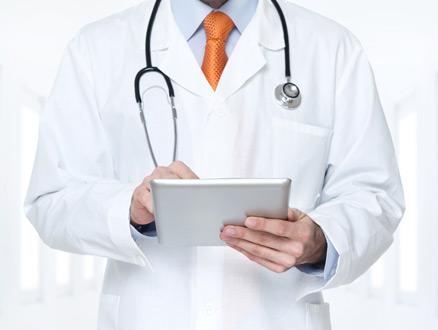 Müslüman Bir Kadın, Erkek Doktora Muayene Olabilir mi?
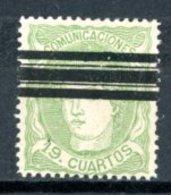 Espagne  Régence 1870     Y&T   114    Obl    ---     Superbe... - Used Stamps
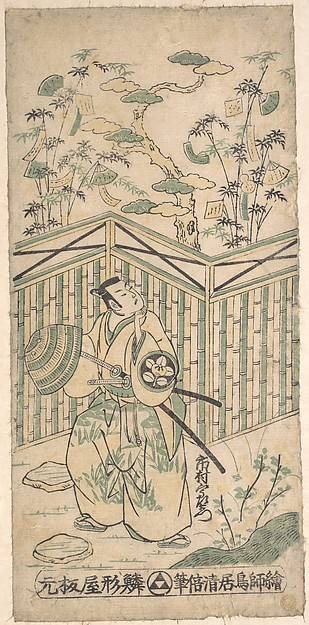 Fascinating Historical Picture of Torii Kiyomasu I with The Actor Ichimura Uzaemon Eighth as a Samurai Carring a Basket Hat in 1752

● **WORK INSTRUCTION**
Leaving every picture aside, repeat the listing exactly.

● **OUTPUT OF THE TASK**
 Müslüman Bir Kadın, Erkek Doktora Muayene Olabilir mi?
 Espagne  Régence 1870     Y&T   114    Obl    ---     Superbe... - Used Stamps
 Fascinating Historical Picture of Torii Kiyomasu I with The Actor Ichimura Uzaemon Eighth as a Samurai Carring a Basket Hat in 1752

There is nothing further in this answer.